Retirado do baú das memórias

Um dos textos mais antigos revisitado...

Em Roma sê Romano

"Ele despertou do seu torpor, com um violento bafo de areia na cara. Esfregou os olhos e recuperou os seus sentidos. O Coliseu estava cheio, sem um único lugar vazio, ao seu lado um velho romano assistia extasiado ao espectáculo que decorria. Os seus olhos estavam esbugalhados de extâse, as suas feições contorciam-se à velocidade das hormonas humanas mais selvagens, um sorriso lunático cravava-se a cada segundo. Em baixo na arena, dois gladiadores lutavam contra a morte, degladiavam pela glória popular sedenta de sangue. O Coliseu fervilhava num barulho constante, o público vibrava a cada golpe, urros uivavam por cada gota de sangue espalhada pela arena escaldante. Um cheiro a suor, fedor de morte, de sangue coalhado vivo, vermelho na arena, invadia a atmosfera. O lado selvático cresceu quando um dos gladiadores cortou uma das mãos ao outro. O velho que se sentava ao seu lado levantou-se de rompão, erguendo os braços num grito louco de extâse, onde se lia o prazer da morte personalizada. A mão do gladiador estava empapada em sangue, repousada no chão, o gladiador cambaleava em redor dum pântano vermelho. Sentado do seu lugar, ouviu o barulho da multidão crescer sonoramente, gritava-se pela morte, exigia-se sangue e fedor putrefacto. O gladiador sem mão ajoelhou-se sem forças e foi então que ele o viu, o Imperador, na sua impecável túnica branca, a levantar-se e a estender o braço. Após uma leve hesitação, o polegar baixou, a multidão silenciou-se, esperando. Algo brilhante viajou pela atmosfera e uma cabeça rolou. O culminar da tempestade popular atingiu o seu limite, uma enorme onda de raiva alegre e regozijada encheu-lhe os ouvidos, a morte era celebrada. Ao seu lado, no momento em que a cabeça rolou lá em baixo na arena, o velho rugiu de extâse, os seus olhos bebiam o sangue espalhado em gotas e poças, a língua passou demoradamente pelos lábios, saboreando. O ritual cumpria-se e ele sabia que não lhe podia escapar."

sábado, 8 de maio de 2010

Rascunhos

O tédio instala-se, a depressão ameaça com um gesto mais arrogante, o tempo passa por uma simples fresta aberta tão estreita quanto a mais ruela das vielas e a escuridão assola a minha alma. Luzes apagadas, noite que se desenrola fora do meu tempo,vidas que teimam em passar para lá da janela.

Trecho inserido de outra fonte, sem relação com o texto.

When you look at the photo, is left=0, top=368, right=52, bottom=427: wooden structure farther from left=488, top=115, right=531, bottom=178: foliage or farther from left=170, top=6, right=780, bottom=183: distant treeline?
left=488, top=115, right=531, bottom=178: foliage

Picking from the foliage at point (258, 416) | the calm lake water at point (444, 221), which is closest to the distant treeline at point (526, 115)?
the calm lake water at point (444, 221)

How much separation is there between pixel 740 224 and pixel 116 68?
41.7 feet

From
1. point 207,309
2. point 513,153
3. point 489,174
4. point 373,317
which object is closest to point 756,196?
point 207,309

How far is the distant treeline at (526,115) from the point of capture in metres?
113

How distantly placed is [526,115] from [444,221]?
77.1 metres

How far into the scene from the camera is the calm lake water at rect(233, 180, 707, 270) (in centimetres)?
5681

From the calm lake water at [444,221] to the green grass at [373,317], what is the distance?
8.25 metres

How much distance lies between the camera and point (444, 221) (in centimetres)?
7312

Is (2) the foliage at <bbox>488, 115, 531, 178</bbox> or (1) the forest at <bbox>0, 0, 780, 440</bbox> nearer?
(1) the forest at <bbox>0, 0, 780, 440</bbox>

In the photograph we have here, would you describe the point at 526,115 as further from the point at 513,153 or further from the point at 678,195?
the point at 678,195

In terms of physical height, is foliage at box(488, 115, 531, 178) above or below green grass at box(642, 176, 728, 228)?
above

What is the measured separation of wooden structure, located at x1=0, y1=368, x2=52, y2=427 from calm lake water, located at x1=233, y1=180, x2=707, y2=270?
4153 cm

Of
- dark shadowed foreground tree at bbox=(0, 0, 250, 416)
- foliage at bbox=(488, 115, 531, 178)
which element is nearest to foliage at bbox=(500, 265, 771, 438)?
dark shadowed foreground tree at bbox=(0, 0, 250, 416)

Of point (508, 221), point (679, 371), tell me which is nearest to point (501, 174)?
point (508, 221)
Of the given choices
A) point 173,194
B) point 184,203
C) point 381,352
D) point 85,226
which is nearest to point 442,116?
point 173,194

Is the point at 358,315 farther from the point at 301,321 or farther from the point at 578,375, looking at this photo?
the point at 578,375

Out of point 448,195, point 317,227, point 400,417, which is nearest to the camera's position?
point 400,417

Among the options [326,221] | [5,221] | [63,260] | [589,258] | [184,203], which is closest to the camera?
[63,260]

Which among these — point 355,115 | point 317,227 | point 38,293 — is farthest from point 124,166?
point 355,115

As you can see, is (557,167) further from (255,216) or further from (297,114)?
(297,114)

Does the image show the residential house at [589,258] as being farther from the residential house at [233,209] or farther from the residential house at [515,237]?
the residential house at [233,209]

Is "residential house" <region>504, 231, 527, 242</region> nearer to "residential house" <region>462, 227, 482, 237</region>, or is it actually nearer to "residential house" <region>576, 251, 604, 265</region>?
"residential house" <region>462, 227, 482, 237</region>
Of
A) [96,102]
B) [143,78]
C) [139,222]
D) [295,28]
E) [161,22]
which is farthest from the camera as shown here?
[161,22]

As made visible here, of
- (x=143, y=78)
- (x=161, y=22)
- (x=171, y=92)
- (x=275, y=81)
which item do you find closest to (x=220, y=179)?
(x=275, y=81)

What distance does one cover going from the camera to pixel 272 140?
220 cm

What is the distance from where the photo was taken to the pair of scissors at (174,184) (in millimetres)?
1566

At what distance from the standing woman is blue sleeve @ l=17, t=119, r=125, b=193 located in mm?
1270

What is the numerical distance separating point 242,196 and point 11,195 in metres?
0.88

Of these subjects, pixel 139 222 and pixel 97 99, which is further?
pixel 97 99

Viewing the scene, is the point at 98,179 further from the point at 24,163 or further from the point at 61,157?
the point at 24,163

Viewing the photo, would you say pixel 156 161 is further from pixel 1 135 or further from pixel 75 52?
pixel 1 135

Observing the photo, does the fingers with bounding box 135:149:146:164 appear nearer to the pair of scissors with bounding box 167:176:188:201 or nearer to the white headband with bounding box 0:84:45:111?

A iluminação citadina retira o esplendor do céu estrelado, deixando apenas a cruel nudez das vidas passadas, das vidas desfeitas, dos passos arrastados por pedras da calçada, arrastando consigo o arrastar de um tempo incógnito escondido por detrás do cobertor negro que cobre a sua pele negra de sujidade, deixando para trás de si apenas e só o esquecimento de si próprio, o esquecimento da própria sociedade sobre ela mesma, enrolada sobre a espiral de esquizofrenia que a amarra e a prende a um destino inevitável de condenação própria e tresloucada, fugindo de uma salvação tão perto mas, ao mesmo tempo, tão longe. Inaudita continuas tu no teu passo, passando por debaixo da minha janela, imune à escrita dedilhada da minha alma, sem saberes que a tua passagem marca pela sua fugacidade, pelo seu mistério, pela arrogância do som que expeles para o mundo exterior corporizado num salto alto que usas para fingir a tua baixa estatura, fazendo crer que és mais alta do que realmente não és. A tua única vivência das aparências por detrás dessa máscara fria de arrogância que usas para esconder a tua própria fragilidade de alma e coração, espartilhada por anos e mais anos de combates frenéticos e surdos, onde o estridente do sofrimento apenas se revela num grito assolapado de silêncio mas munido de uma faca que te trepassa o coração como se de mil lâminas fossem, empurradas pela força invisível do romantismo negro.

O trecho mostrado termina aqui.